:: TRAVAIL DEMANDÉ ::
(1) Traduisez en anglais la phrase suivante du texte fourni : « Cette région est trilingue : italien, allemand et ladin. »
(2) Comptez les lignes des rangées ci-dessous où figure la chaîne « captured », en tenant compte de la casse. Indiquez seulement le nombre.

:: TEXTE FOURNI ::

Non, nous n’irons pas jusqu’à envier la vie d’Ötzi. En revanche, j’avoue que l’Homme des Glaces a fait le bon choix pour sa demeure éternelle, à 3251 mètres d’altitude, sur l’IceMan Ötzi Peak, avec le panorama époustouflant qui s’offre à son regard 365 jours par an.

Nous sommes invités à Val Senales/Schnalstal, là où le plus célèbre habitant du Sud-Tyrol est passé de vie à trépas il y a plus de 5.300 ans. La découverte de cet ancêtre momifié, lors de notre visite 30 ans plus tôt, sera célébrée comme il se doit. Nous aussi, nous nous plongerons quelques jours plus tard dans le monde d’Ötzi. Entre-temps, nous allons bien sûr découvrir et apprécier la vie et l’aventure dans cet imposant massif montagneux.

Vergers et glaciers

Petite précision : contrairement à ce que son nom pourrait laisser penser, le Sud-Tyrol – aussi dénommé Haut-Adige en français – n’a rien à voir avec la région autrichienne éponyme. Le Sud-Tyrol est la province la plus septentrionale d’Italie, et fait partie de la région Trentin-Haut-Adige. Cette région est trilingue : italien, allemand et ladin. Voilà qui explique pourquoi les noms des localités sont souvent indiqués en deux (ou trois) langues. Val Senales/Schnalstal se situe dans le nord du Sud-Tyrol, aux confins de l’Autriche et de la Suisse. Val Senales a deux visages. Dans la vallée règne un délicieux climat méditerranéen, propice aux vergers à pommiers et à la vigne. Dans la montagne, la douceur fait place à un environnement haut-alpin, avec ses glaciers et ses neiges éternelles.

Le monde d’Ötzi

Nous prenons nos quartiers dans l’Oberraindlhof, un hôtel récemment aménagé et joliment décoré, où règne une ambiance typiquement tyrolienne, empreinte de tradition et d’authenticité. La cuisine italienne est simple et succulente, les chambres sont vastes et décorées de produits locaux. Le soleil est au beau fixe et la journée de demain promet d’être merveilleuse. Que demander de plus ! Autre atout de l’hôtel Oberraindlhof, sa localisation : idéale entre le glacier et la bruissante Merano. Bref, un camp de base idéal pour découvrir la région.

Pour entamer notre périple ‘Sur les traces d’Ötzi’, impossible de rêver meilleur endroit que l’Archeoparc, le musée qui lui est entièrement consacré. Cet espace archéologique à ciel ouvert offre un passionnant aperçu de ce qu’était le quotidien des humains il y a cinq millénaires : vêtements, armes, nourriture… Nous naviguons en canoë, tirons à l’arc, pénétrons dans des huttes reproduites à l’identique et cuisons du pain. Le tout, sous un délicieux soleil italien.

:: DONNÉES À TRAITER ::

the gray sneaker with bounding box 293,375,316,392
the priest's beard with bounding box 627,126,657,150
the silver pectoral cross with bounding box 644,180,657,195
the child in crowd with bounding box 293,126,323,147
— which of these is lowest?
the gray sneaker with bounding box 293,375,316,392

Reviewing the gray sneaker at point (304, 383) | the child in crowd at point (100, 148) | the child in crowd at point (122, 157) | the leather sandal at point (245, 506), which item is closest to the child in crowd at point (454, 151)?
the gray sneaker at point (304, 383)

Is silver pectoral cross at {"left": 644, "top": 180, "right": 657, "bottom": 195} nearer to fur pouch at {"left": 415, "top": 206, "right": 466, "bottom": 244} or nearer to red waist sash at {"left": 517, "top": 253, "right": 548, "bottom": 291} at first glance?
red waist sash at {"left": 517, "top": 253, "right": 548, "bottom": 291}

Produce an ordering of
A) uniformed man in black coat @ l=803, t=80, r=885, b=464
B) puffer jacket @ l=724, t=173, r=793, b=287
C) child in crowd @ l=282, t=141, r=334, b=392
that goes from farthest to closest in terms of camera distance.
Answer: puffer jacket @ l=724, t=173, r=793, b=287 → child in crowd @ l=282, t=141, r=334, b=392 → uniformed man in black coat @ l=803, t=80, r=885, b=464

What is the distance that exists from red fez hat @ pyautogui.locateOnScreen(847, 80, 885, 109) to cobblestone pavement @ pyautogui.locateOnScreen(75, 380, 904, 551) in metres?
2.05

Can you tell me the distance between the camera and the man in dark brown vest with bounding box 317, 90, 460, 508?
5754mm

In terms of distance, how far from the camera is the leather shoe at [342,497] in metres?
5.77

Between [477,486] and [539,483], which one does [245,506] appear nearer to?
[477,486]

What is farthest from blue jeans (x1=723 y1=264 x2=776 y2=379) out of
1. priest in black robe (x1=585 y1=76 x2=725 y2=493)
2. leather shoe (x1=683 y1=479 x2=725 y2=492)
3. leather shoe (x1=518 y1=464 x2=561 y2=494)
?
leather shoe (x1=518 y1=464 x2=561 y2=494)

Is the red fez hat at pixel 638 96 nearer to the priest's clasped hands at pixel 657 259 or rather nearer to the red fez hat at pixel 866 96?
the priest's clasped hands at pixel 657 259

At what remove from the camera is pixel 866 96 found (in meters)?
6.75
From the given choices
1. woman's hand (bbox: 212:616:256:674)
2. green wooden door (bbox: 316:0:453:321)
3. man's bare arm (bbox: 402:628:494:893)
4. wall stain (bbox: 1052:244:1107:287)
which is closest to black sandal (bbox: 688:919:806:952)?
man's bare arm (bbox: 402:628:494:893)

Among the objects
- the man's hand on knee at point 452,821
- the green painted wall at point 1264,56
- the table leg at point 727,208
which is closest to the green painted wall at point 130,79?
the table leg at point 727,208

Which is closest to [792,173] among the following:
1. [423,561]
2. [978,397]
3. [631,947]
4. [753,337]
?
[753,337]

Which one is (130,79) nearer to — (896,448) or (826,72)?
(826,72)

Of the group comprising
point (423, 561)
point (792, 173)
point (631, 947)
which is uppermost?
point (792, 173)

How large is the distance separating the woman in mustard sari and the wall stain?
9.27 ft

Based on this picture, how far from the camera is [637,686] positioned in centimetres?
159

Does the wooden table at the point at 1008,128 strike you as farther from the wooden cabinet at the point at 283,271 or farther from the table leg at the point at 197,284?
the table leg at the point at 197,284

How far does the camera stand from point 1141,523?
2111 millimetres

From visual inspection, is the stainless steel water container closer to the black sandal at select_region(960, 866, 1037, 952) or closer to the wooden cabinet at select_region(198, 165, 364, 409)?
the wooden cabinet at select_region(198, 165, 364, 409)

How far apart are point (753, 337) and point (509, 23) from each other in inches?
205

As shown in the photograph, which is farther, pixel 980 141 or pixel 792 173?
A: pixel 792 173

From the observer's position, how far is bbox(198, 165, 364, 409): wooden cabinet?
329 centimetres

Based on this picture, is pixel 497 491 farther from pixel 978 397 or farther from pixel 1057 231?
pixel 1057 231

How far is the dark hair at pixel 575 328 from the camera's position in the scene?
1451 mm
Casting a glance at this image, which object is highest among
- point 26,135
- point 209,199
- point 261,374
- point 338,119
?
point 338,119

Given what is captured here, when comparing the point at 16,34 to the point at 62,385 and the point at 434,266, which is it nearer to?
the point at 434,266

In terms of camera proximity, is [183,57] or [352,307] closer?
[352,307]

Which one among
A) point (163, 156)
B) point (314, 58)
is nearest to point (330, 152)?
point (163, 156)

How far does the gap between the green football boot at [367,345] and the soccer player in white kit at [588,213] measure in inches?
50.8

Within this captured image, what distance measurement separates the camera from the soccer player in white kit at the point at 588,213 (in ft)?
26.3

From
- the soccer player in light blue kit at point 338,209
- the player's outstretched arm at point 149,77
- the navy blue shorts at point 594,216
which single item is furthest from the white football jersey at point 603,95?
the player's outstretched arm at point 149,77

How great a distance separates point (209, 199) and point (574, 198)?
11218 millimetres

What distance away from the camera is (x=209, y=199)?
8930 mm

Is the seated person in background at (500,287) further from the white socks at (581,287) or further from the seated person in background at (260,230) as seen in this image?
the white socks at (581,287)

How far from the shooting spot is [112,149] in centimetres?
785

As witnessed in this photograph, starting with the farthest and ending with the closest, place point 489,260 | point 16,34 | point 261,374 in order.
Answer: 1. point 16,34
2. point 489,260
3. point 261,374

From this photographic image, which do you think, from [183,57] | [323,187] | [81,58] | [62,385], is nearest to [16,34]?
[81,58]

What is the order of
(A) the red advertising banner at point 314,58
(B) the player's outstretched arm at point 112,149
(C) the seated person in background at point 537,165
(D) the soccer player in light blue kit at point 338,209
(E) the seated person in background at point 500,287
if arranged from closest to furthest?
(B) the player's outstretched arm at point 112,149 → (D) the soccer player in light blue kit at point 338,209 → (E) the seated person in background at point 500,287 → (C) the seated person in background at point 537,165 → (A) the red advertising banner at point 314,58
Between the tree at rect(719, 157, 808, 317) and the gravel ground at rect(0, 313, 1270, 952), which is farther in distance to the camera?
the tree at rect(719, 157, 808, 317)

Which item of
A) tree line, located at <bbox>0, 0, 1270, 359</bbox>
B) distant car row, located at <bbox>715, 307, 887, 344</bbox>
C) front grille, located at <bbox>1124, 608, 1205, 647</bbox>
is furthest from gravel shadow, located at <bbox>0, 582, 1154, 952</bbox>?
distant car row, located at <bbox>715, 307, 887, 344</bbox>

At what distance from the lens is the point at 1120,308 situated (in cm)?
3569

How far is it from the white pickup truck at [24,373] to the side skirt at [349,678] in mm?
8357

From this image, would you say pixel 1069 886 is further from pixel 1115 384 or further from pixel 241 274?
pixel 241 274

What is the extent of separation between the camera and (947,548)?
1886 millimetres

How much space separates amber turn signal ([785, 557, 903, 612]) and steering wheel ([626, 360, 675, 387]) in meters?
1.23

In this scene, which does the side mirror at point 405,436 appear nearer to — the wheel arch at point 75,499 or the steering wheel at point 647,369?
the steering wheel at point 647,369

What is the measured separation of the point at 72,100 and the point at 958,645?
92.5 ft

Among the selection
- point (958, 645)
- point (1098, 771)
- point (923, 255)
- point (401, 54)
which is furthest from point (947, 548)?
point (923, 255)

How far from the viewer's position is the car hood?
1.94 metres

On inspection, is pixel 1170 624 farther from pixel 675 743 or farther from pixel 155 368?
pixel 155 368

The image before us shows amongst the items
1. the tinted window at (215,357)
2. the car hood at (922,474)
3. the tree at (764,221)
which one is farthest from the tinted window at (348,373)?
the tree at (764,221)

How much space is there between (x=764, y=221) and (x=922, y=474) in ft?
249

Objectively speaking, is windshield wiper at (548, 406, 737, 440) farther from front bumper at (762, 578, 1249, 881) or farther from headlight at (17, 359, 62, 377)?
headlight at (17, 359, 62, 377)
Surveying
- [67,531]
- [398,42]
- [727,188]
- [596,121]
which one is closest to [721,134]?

:: RÉPONSES SUCCESSIVES ::
(1) This region is trilingual: Italian, German and Ladin.

(2) 2